Health News Digest

The Salt Fix

July 3, 2017

The Salt Fix: A Book Review

By Michael D. Shaw

The Salt Fix: Why the Experts Got It All Wrong—and How Eating More Might Save Your Life
By Dr. James DiNicolantonio
Crown Publishing Group, 201 pp., $26.99
Print ISBN: 978-0-451-49696-6
Ebook ISBN: 978-0-451-49697-3

This column has covered the low-salt mythology in August and February of 2014. Certainly, articles have appeared over the years on insider blogs attacking the low-salt orthodoxy. And, trade group The Salt Institute has been trying to set the record straight for a good long time.

But, James DiNicolantonio’s new book is among the first in the popular media that skewers the prevailing “wisdom” on this topic.

“We’ve all heard the recommendation: eat no more than a teaspoon of salt a day for a healthy heart. But there’s one big problem with this: the vast majority of us don’t need to eat low-salt diets. In fact, for most of us, more salt would be better for our health, rather than less. (Not to mention, much tastier.)”

Besides being a compelling read, this work is assiduously documented—replete with 670 references and notes. DiNicolantonio’s resume is sure to impress, and at first blush would seem unlikely for a contrarian….

James J. DiNicolantonio, PharmD is a research scientist and doctor of pharmacy at Saint Luke’s Mid America Heart Institute in Kansas City, MO. He has published more than two hundred papers in the medical literature, along with numerous articles on nutrition in the lay press. DiNicolantonio is the associate editor of BMJ Open Heart, and is also on the editorial advisory board of several other medical journals.

The book’s introduction sets the stage:

“You may have been mightily struggling to restrict yourself, not knowing that your salt cravings are totally, biologically normal, akin to our thirst for water.”

That stands to reason, in light of the 2300 milligram daily recommendation, compared to the scientific finding—across all populations—that when people are left to unrestricted sodium consumption, they tend to settle in at 3,000-4,000 mg per day.

Subsequent chapters lay out the physiological reasons and evolutionary basis for why salt intake is so essential. As to that 2300 mg figure, our kidneys are more than up to the task: They filter that amount of salt every five minutes! In fact, the stress on our kidneys mainly comes from having to conserve salt and reabsorb it. Thus, low-salt diets are an energy hog, and in some cases can lead us to become more sedentary. What’s more, low salt can raise the heart rate, and increase risk of heart attack.

What about the supposed hypertension connection? DiNicolantonio puts together the data, and notes that the prevalence of hypertension in the US in the first half of the 1900s was around 10 percent. Now, it is three times as high—despite salt intake remaining remarkably stable over the last 50 years.

Historical data on heart disease is even more interesting. Before the advent of refrigeration, salt was widely used for food preservation. Thus, in the 1500s, people were consuming 40,000 mg of salt per day, and if we are to believe the salt/hypertension/heart disease mantra, hundreds of thousands of such deaths should have been reported for this time. However, heart disease was not reported until the mid-1600s, jumping to serious levels in the early 1900s.

Indeed, DiNicolantonio details the sad history of the conventional wisdom on low salt. He is especially critical—as he should be—of the execrable work of Walter Kempner MD, and his Rice Diet (defended to this day by some woefully misguided “authorities”). While some blood pressure lowering results were observed, there were massive defects in methodology, including the fact that many of the subjects were obese and in hypertensive crisis (average 199/117 baseline from the get-go); and there was far more than just low salt in his Rice Diet, confounding reasonable analysis. Weight loss alone, promoted by the diet’s extreme calorie restriction, could have eased the hypertension.

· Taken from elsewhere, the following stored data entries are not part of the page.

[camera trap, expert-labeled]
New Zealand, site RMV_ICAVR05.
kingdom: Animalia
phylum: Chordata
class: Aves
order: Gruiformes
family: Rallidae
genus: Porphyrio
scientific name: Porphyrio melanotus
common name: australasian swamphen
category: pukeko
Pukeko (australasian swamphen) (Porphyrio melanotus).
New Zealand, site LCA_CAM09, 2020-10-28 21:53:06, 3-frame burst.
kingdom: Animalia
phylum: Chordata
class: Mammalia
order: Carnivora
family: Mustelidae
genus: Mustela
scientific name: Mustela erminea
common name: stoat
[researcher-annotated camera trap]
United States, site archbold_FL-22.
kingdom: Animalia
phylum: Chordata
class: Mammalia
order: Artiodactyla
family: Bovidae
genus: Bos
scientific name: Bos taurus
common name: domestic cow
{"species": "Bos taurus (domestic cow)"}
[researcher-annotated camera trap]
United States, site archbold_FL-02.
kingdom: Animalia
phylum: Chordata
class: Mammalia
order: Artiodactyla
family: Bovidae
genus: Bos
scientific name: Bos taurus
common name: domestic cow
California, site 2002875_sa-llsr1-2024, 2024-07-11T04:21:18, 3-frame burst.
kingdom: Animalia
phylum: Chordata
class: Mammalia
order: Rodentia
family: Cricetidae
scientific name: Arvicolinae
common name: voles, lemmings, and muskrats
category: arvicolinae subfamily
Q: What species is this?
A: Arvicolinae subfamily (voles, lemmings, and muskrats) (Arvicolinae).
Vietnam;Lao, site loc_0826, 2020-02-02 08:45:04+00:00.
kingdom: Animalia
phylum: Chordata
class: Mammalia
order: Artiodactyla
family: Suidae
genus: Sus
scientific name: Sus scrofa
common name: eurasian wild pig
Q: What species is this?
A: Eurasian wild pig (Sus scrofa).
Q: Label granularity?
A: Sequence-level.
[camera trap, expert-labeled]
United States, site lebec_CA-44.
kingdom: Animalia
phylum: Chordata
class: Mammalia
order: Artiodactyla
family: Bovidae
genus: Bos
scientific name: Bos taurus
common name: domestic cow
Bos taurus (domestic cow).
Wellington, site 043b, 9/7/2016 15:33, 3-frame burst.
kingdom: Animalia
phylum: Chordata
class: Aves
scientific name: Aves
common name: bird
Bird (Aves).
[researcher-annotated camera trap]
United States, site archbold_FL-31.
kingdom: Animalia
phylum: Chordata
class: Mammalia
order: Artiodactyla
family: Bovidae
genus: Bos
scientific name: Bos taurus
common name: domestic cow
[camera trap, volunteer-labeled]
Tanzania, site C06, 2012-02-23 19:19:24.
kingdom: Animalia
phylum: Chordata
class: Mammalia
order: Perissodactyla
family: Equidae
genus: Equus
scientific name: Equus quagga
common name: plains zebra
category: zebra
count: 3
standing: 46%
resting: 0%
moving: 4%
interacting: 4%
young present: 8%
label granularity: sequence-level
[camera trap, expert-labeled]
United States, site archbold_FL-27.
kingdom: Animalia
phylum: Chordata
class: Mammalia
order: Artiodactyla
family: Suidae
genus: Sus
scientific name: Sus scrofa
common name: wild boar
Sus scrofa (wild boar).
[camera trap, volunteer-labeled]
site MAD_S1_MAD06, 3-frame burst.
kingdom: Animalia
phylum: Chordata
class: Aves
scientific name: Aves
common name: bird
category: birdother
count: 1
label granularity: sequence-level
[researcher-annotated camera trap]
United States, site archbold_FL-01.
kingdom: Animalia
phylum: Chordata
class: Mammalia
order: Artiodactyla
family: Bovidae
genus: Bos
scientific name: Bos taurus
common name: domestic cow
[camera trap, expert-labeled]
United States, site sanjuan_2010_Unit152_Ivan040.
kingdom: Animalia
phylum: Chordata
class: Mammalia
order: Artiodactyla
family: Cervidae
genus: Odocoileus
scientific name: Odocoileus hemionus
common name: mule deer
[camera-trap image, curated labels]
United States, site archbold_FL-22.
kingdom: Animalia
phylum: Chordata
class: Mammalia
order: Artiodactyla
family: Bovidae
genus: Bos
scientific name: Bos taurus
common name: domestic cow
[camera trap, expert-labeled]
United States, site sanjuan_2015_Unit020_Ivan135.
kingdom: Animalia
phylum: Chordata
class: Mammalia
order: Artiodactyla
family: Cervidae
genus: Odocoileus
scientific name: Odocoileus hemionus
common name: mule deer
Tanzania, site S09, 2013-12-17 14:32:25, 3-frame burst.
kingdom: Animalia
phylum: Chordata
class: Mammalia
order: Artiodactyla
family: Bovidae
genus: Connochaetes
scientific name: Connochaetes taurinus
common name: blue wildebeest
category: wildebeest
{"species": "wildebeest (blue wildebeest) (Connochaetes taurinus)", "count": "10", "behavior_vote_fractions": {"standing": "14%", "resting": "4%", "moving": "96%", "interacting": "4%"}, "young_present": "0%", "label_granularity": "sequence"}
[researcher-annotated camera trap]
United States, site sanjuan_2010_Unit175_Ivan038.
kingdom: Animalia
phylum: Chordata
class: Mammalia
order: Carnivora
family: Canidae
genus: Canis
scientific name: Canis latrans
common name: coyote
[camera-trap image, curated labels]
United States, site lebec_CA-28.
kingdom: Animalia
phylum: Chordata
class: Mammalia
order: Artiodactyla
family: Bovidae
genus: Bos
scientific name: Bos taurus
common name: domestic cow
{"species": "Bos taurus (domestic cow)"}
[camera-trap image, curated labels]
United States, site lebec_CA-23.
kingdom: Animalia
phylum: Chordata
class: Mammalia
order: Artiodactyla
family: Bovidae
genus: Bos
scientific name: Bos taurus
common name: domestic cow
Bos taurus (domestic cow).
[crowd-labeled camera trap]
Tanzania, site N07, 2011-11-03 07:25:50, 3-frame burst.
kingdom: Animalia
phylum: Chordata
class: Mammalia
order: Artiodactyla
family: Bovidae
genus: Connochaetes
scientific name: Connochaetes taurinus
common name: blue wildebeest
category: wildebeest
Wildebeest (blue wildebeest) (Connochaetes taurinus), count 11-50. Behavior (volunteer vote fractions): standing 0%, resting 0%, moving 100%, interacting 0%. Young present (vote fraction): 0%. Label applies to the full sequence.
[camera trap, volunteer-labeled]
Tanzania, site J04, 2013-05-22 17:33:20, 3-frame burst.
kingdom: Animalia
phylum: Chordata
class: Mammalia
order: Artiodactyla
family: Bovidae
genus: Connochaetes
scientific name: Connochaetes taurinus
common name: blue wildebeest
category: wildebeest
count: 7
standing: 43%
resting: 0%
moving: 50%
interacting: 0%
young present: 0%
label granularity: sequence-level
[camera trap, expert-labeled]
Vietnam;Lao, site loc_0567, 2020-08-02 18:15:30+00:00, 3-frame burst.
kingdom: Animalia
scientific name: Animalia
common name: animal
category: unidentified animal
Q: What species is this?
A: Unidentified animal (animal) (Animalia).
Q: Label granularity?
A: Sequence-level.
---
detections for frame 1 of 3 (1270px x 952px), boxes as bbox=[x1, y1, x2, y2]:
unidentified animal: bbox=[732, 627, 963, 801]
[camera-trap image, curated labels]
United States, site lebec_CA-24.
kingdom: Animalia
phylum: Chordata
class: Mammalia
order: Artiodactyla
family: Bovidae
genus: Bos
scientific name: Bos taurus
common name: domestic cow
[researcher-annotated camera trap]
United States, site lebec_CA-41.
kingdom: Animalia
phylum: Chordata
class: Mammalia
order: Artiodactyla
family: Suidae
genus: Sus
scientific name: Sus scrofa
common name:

The author delves into “paradoxes” whereby high-salt diet populations (South Korea, Japan, France) have very low rates of coronary heart disease. In short, The Salt Fix is a treasure trove for anyone who questions the conventional wisdom. And more people should, because with few exceptions, the incidence of most chronic conditions treated conventionally—such as hypertension, diabetes, obesity, and arthritis—keeps getting worse.

I’ll conclude with a few zingers from my interview with DiNicolantonio:

“There was no study ever proving that restricting salt is going to reduce cardiovascular events or mortality.”

“Consuming just four cups of coffee can cause you to lose up to a full teaspoon of salt; and yet, we’re told to consume less than a teaspoon of salt every day.”

“The American Heart Association [low-salters] tells everyone to exercise every day, and we lose a ton of salt in our sweat. It’s just so counterintuitive, it doesn’t make any sense. We can lose a teaspoon of salt every single hour when working out in the heat.”